Cuántas situaciones similares no trascienden y quedan en las sombras si son tantas las que saltan a las noticias sin que nadie ya se escandalice. Está claro que el valor del mérito viene en picada, cuestionado en primer término por nuestro propio presidente. En su lugar, el nepotismo y las cadenas de favores entre amigos, o incluso subordinados a quienes conviene sobar, son trampolines para engrosar la lista de quienes viven de los favores del Estado. Y después, nos refriegan la impunidad en la cara. Nos arrojan los bolsos con desparpajo, nos hacen pagar cualquier cosa como gastos de representación, abusan de los bienes del Estado en tierra y en aire, total… si pasa, pasa. Cualquier servidor público, precisamente, tiene vedado servirse de lo público con fines particulares.
Y cuando se detecta una anomalía, algo que no debiera ser, en lugar de caer sobre su responsable con todo el peso de la ley, asistimos a la relativización del episodio, debemos aprender que todo puede encuadrarse como lawfare, y que aquí no ha pasado nada. De un titular o un zócalo con la sonora acusación a otro, con el sobreseimiento. Causa y efecto, indeseado. No hay castigo porque, como sociedad, parecemos haber perdido en gran medida la noción de lo que está bien y lo que está mal, como en el tango de Discépolo.

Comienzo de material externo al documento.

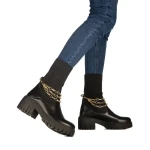 Дамски чизми Calysta черни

Solo poniendo coto a la pasividad y el sometimiento ciudadano a estos procederes podremos revertir la funesta secuencia en la que parecemos entrampados. No bajemos los brazos. No renunciemos al reclamo. Por lo grande pero también por lo pequeño. Ejerzamos nuestros derechos y exijamos que todos por igual los respeten. Nuestros niños nos observan.